§ **WORK TASK**: Find the string "parse" in the records and copy each line where it occurs.

Rendered images with source text
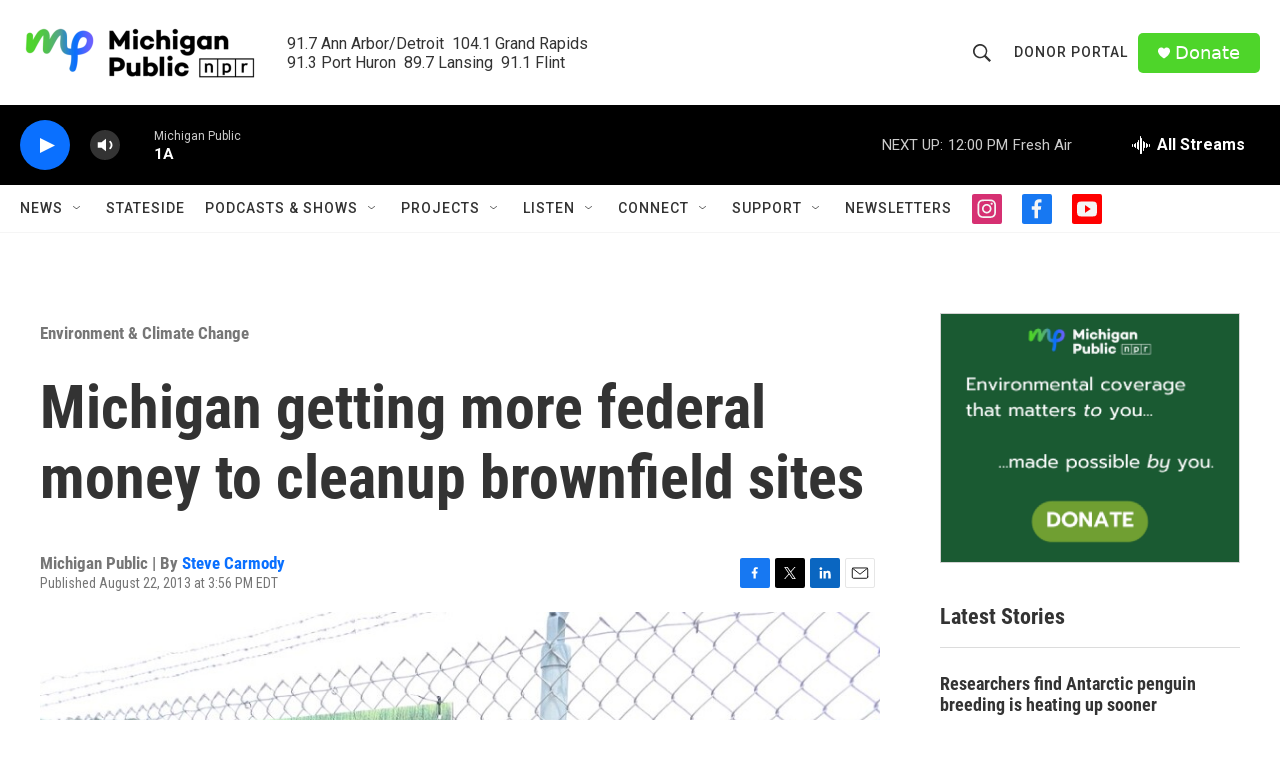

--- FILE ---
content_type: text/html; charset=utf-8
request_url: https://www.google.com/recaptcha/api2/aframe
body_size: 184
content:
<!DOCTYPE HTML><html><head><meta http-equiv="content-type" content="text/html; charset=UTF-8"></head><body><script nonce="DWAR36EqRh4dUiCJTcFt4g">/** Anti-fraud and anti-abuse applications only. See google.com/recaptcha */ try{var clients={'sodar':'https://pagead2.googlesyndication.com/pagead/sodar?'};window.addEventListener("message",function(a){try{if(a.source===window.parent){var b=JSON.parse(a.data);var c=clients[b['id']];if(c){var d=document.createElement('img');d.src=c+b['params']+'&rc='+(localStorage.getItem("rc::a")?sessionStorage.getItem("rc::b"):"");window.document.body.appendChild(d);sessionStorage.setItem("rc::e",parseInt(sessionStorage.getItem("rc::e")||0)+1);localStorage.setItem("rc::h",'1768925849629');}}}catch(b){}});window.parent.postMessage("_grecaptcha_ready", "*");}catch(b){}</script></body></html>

---

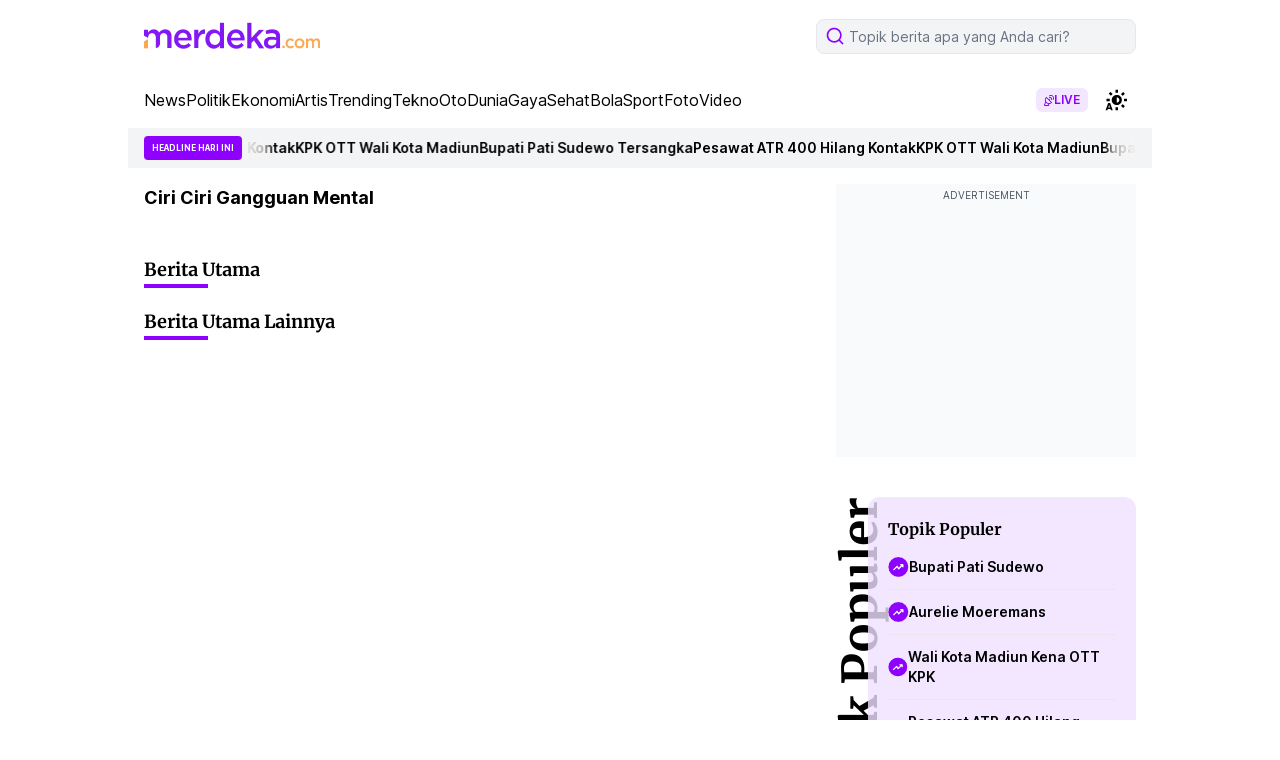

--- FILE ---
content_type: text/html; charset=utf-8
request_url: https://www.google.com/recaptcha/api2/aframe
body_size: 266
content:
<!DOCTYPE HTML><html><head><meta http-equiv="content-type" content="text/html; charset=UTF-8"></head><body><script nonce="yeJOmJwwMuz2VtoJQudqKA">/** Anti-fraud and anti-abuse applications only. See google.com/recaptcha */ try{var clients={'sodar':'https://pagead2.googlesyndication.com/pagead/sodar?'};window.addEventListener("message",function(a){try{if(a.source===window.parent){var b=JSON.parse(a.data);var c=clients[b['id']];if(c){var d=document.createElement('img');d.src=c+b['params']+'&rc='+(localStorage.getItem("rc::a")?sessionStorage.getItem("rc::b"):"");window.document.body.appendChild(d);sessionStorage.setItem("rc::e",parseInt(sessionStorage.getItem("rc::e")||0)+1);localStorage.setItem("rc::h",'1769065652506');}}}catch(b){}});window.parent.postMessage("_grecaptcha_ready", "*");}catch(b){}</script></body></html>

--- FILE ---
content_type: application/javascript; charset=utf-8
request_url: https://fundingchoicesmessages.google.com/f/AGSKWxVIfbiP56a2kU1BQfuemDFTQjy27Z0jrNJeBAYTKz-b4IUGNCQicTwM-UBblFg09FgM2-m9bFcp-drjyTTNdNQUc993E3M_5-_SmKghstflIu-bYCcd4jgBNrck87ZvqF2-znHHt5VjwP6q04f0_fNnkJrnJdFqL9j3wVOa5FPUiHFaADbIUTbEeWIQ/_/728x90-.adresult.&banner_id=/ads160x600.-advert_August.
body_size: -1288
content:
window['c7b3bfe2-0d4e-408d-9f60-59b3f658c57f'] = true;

§ **ANSWER BOX**:
<!DOCTYPE HTML><html><head><meta http-equiv="content-type" content="text/html; charset=UTF-8"></head><body><script nonce="DWAR36EqRh4dUiCJTcFt4g">/** Anti-fraud and anti-abuse applications only. See google.com/recaptcha */ try{var clients={'sodar':'https://pagead2.googlesyndication.com/pagead/sodar?'};window.addEventListener("message",function(a){try{if(a.source===window.parent){var b=JSON.parse(a.data);var c=clients[b['id']];if(c){var d=document.createElement('img');d.src=c+b['params']+'&rc='+(localStorage.getItem("rc::a")?sessionStorage.getItem("rc::b"):"");window.document.body.appendChild(d);sessionStorage.setItem("rc::e",parseInt(sessionStorage.getItem("rc::e")||0)+1);localStorage.setItem("rc::h",'1768925849629');}}}catch(b){}});window.parent.postMessage("_grecaptcha_ready", "*");}catch(b){}</script></body></html>
<!DOCTYPE HTML><html><head><meta http-equiv="content-type" content="text/html; charset=UTF-8"></head><body><script nonce="yeJOmJwwMuz2VtoJQudqKA">/** Anti-fraud and anti-abuse applications only. See google.com/recaptcha */ try{var clients={'sodar':'https://pagead2.googlesyndication.com/pagead/sodar?'};window.addEventListener("message",function(a){try{if(a.source===window.parent){var b=JSON.parse(a.data);var c=clients[b['id']];if(c){var d=document.createElement('img');d.src=c+b['params']+'&rc='+(localStorage.getItem("rc::a")?sessionStorage.getItem("rc::b"):"");window.document.body.appendChild(d);sessionStorage.setItem("rc::e",parseInt(sessionStorage.getItem("rc::e")||0)+1);localStorage.setItem("rc::h",'1769065652506');}}}catch(b){}});window.parent.postMessage("_grecaptcha_ready", "*");}catch(b){}</script></body></html>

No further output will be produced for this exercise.